Recommendation 10 Provide leadership on stop smoking support

Who should take action?
  • Directors and senior managers in publicly-funded secondary care services.

What action should they take?
  • Assign a clinical or medical director to lead on stop smoking support for people who use, or work in, secondary care services. The designated lead should ensure:

    • an organisation-wide smokefree policy is in place (see recommendation 11)

    • the organisation has an annual improvement programme for stop smoking support given to people who use, or work in, secondary care services

    • stop smoking support (for patients and staff) is promoted and communicated effectively (see recommendation 12) to initiate a cultural change within the organisation

    • referral and support pathways are part of the organisation's service plan

    • hospitals have an on-site stop smoking service

    • staff in secondary care services deliver stop smoking support to help people stop, or temporarily abstain, from smoking, in line with the recommendations in this guidance

    • the quality of stop smoking services continues to improve

    • progress and outcomes in each clinical area are monitored, for example, recording of individual smoking status (including at the time of giving birth), the number of referrals, uptake of interventions, prescribing of stop smoking pharmacotherapies, 4-week quit rates, training of staff

    • performance monitoring and feedback on outcomes is provided to all staff.

Recommendation 11 Develop smokefree policies

Who should take action?
  • Directors and senior managers of publicy-funded secondary care services or their representatives (including occupational health services and estates management).

What action should they take?
  • Develop a policy for smokefree grounds in collaboration with staff and people who use secondary care services, or their representatives. The policy should:

    • set out a clear timeframe to establish or reinstate smokefree grounds

    • identify the roles and responsibilities of staff

    • prohibit staff-supervised and staff-facilitated smoking breaks in secondary care

    • identify adequate resources to support the policy

    • prohibit the sale of tobacco products in secondary care settings

    • be periodically reviewed and updated, in line with all other organisational policies.

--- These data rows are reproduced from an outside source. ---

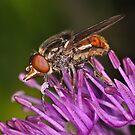 Pollination 21  by Gareth Jones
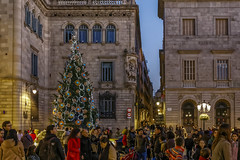 Plaza Sant Jaume Christmas Tree (Glenn Shoemake) Tags: barcelona christmas canonef1635f28lii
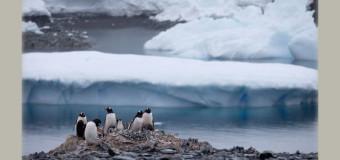 Aquecimento e degelo pararam na Antártida, revela estudo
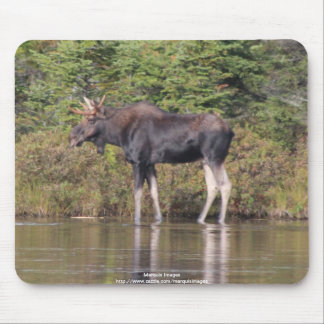 Maine Bull Moose Mouse Pad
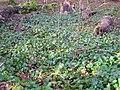 Speir's ivy garden.JPG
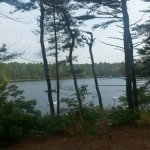 Blueberry Hill Tenting Area - Plymouth, MA - RV Parks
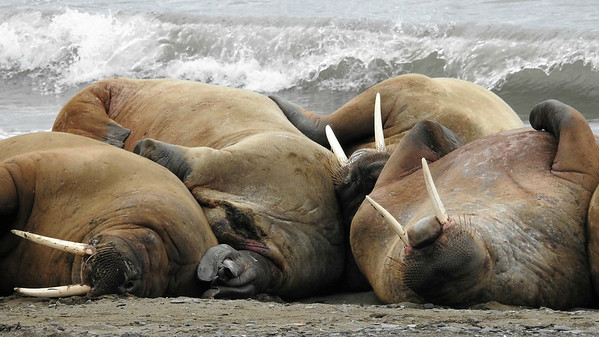 Another mammalian highlight of this tour is seeing Walrus, with groups often loafing on a beach. Photo by participant Michael Martin.
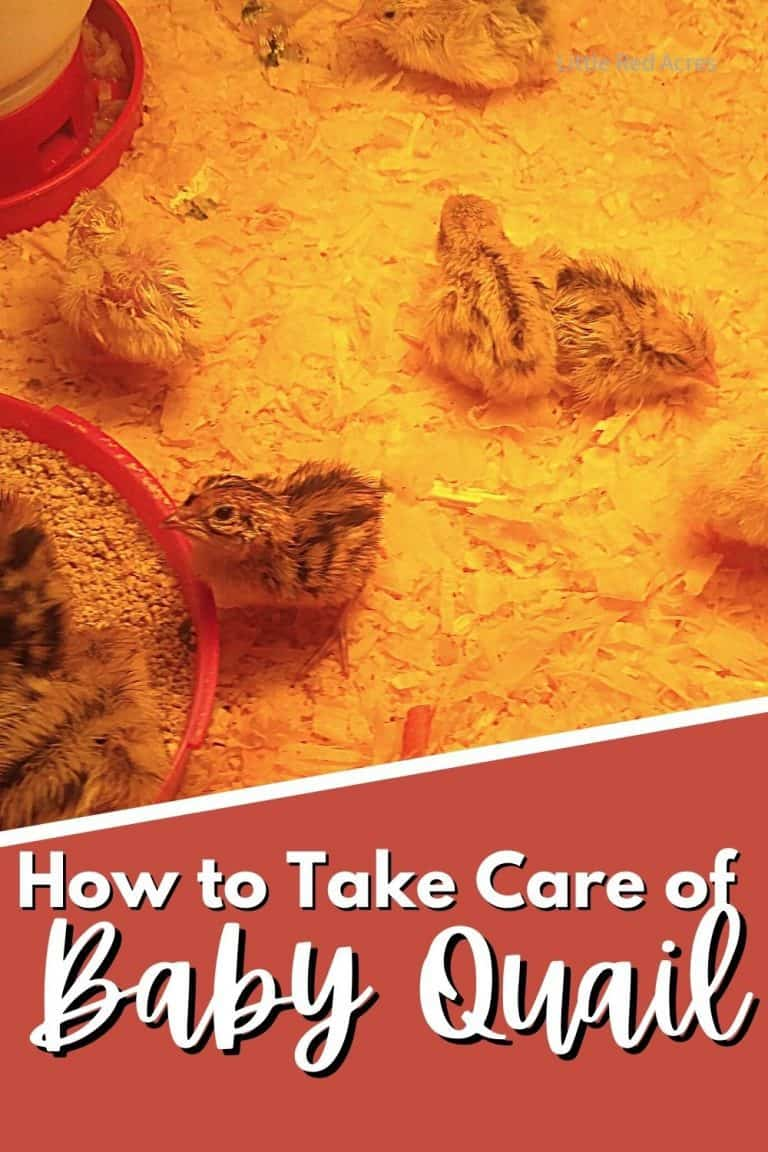 How to Take Care of a Baby Quail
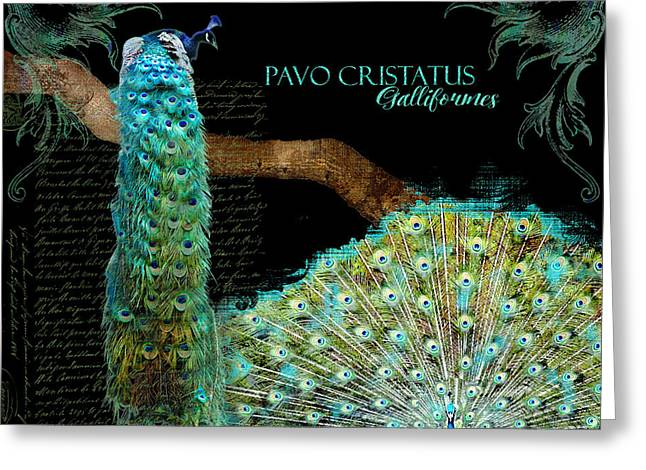 Peacock Greeting Cards - Peacock Pair on Tree Branch Tail Feathers Greeting Card by Audrey Jeanne Roberts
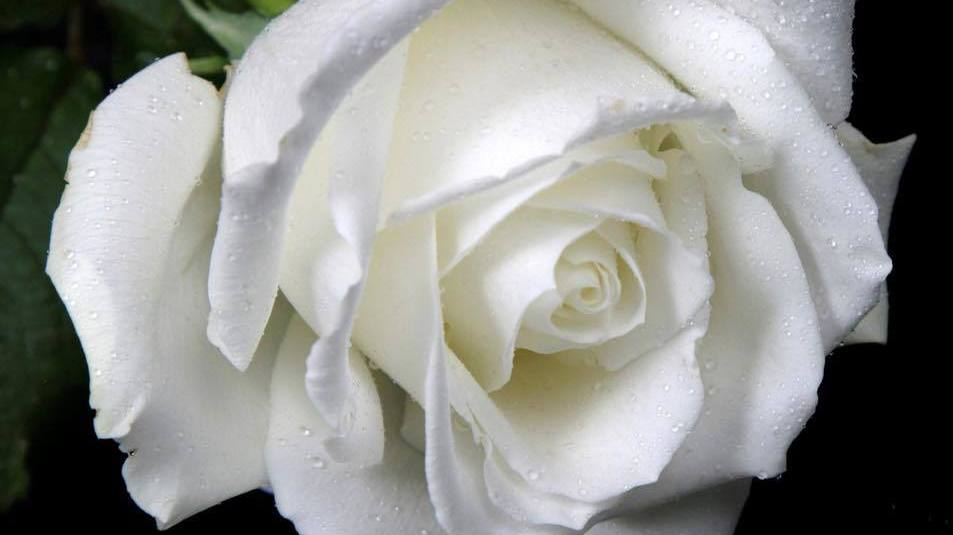 White Rose Day - Musselburgh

  • Ensure smokefree implementation plans include the following:

    • stop smoking and temporary abstinence support for staff and people who use secondary care services (in line with the recommendations in this guidance)

    • training for staff (see recommendation 14)

    • removal of shelters or other designated outdoor smoking areas

    • staff, contractor and volunteer contracts that do not allow smoking during work hours or when recognisable as an employee (for example, when in uniform, or wearing identification, or handling hospital business)

    • how to work with service users and carers to protect staff from tobacco smoke when they are visiting the homes of people using secondary care services[9].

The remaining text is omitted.